» **Activity**
Your task is to copy the lines of the data below from the line holding "LIGHT-MEDIUM" through the line holding "AUTO CROWNING SYSTEMS", inclusive, exactly and with nothing added.

» **Record excerpts**

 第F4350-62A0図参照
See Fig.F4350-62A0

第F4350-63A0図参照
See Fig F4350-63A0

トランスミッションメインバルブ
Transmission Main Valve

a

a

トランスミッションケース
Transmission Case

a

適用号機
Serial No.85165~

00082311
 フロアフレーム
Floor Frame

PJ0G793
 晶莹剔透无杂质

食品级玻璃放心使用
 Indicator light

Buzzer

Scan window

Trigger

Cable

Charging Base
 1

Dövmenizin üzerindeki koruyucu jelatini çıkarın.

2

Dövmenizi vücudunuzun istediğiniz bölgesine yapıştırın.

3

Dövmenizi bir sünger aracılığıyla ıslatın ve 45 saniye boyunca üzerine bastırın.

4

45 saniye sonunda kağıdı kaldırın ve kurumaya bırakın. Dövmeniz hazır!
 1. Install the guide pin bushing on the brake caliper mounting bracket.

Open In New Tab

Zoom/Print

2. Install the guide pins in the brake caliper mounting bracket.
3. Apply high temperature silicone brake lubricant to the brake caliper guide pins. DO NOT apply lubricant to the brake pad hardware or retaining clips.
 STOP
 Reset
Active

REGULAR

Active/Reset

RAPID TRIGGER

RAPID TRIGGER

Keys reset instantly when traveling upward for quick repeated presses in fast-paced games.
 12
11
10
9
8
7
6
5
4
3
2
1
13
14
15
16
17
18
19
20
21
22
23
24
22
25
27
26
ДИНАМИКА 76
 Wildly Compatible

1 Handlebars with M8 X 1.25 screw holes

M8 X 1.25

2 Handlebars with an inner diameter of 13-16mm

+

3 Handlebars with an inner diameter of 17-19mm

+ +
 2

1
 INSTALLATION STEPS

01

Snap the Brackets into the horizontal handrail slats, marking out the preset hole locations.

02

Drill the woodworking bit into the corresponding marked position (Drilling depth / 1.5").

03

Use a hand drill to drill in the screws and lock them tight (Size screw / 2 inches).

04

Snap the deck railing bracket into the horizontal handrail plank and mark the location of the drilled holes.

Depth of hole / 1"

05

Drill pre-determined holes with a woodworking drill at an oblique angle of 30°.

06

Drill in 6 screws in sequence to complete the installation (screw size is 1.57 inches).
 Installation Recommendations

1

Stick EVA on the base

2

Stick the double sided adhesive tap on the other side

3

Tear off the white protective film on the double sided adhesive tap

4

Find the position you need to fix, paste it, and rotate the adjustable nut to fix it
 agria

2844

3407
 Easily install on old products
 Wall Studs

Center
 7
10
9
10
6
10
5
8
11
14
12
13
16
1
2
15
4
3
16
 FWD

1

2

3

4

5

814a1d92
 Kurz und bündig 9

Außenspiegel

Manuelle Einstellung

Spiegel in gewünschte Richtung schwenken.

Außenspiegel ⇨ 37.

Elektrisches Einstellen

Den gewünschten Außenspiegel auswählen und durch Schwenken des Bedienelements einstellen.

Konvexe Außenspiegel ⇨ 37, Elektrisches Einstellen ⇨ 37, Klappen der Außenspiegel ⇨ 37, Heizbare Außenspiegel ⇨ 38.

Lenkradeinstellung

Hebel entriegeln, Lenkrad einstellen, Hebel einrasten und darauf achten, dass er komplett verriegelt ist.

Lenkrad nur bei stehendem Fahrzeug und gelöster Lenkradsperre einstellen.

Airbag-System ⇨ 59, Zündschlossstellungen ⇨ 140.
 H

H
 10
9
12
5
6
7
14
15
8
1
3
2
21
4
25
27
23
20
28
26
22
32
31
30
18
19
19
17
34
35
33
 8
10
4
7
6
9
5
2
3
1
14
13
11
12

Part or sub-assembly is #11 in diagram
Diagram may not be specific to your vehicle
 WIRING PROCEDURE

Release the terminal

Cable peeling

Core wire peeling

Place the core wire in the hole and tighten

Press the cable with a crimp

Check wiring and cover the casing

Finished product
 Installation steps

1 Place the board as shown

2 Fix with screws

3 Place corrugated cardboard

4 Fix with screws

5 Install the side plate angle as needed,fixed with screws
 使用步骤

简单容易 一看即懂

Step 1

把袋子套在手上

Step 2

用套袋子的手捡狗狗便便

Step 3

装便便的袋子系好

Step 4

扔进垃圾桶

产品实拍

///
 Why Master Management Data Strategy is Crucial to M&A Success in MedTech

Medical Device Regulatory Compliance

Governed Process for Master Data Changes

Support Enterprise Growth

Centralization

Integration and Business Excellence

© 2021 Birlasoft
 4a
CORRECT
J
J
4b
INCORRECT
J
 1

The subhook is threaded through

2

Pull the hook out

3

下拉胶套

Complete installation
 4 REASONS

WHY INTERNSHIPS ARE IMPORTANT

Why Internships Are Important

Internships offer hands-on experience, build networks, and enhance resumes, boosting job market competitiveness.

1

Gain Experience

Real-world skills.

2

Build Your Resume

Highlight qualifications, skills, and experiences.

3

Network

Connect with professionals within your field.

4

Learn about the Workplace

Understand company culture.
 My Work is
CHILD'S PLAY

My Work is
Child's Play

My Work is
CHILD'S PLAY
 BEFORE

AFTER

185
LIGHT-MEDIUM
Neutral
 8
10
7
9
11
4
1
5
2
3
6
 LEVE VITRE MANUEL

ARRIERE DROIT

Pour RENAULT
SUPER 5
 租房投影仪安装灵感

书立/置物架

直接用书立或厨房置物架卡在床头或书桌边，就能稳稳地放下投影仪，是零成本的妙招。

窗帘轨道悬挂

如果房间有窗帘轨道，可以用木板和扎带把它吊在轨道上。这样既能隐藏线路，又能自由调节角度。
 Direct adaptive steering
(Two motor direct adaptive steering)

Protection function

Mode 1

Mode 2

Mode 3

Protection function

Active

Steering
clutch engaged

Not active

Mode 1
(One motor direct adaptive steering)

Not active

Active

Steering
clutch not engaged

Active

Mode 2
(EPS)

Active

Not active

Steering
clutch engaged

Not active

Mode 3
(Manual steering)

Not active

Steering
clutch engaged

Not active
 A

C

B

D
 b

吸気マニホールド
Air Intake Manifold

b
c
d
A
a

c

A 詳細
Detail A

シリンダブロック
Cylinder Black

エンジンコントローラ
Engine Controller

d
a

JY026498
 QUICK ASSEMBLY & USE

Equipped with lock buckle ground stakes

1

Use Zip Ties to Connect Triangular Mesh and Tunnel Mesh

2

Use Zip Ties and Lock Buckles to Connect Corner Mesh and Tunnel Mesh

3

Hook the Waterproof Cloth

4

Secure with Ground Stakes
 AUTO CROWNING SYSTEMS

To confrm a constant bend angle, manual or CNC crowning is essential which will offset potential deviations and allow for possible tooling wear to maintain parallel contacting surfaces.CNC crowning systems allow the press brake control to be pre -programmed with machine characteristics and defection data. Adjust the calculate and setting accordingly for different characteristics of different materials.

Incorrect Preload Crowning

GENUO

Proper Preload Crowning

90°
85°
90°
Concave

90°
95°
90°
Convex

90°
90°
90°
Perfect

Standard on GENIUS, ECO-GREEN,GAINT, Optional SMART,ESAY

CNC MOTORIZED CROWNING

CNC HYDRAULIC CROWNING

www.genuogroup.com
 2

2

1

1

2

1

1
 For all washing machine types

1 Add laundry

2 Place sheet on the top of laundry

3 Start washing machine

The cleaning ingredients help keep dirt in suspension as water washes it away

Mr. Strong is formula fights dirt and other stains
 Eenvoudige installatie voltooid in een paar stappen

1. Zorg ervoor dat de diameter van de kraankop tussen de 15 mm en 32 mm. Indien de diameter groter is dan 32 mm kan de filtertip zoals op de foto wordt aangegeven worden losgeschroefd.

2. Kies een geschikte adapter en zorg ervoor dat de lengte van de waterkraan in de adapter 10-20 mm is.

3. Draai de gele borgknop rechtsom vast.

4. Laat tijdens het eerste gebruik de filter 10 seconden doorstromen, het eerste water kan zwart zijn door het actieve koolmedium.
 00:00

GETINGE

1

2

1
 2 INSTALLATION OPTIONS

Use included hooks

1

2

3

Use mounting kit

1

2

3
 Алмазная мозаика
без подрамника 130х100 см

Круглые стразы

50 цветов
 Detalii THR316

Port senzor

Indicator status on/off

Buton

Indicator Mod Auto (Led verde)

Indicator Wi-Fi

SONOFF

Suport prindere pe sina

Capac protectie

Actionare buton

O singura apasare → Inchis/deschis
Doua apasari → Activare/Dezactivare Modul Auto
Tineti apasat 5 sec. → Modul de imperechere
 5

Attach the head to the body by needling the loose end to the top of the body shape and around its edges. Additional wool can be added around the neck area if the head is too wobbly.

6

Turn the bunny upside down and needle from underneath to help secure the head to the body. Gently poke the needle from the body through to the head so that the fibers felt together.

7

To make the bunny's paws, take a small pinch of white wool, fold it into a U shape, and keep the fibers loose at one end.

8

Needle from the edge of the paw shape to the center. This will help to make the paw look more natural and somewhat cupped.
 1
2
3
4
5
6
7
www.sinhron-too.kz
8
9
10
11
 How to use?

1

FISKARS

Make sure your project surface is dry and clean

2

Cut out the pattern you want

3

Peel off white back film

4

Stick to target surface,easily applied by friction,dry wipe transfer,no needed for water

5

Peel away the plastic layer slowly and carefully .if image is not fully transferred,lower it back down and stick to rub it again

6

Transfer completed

» **Solution to this task**
LIGHT-MEDIUM
Neutral
 8
10
7
9
11
4
1
5
2
3
6
 LEVE VITRE MANUEL

ARRIERE DROIT

Pour RENAULT
SUPER 5
 租房投影仪安装灵感

书立/置物架

直接用书立或厨房置物架卡在床头或书桌边，就能稳稳地放下投影仪，是零成本的妙招。

窗帘轨道悬挂

如果房间有窗帘轨道，可以用木板和扎带把它吊在轨道上。这样既能隐藏线路，又能自由调节角度。
 Direct adaptive steering
(Two motor direct adaptive steering)

Protection function

Mode 1

Mode 2

Mode 3

Protection function

Active

Steering
clutch engaged

Not active

Mode 1
(One motor direct adaptive steering)

Not active

Active

Steering
clutch not engaged

Active

Mode 2
(EPS)

Active

Not active

Steering
clutch engaged

Not active

Mode 3
(Manual steering)

Not active

Steering
clutch engaged

Not active
 A

C

B

D
 b

吸気マニホールド
Air Intake Manifold

b
c
d
A
a

c

A 詳細
Detail A

シリンダブロック
Cylinder Black

エンジンコントローラ
Engine Controller

d
a

JY026498
 QUICK ASSEMBLY & USE

Equipped with lock buckle ground stakes

1

Use Zip Ties to Connect Triangular Mesh and Tunnel Mesh

2

Use Zip Ties and Lock Buckles to Connect Corner Mesh and Tunnel Mesh

3

Hook the Waterproof Cloth

4

Secure with Ground Stakes
 AUTO CROWNING SYSTEMS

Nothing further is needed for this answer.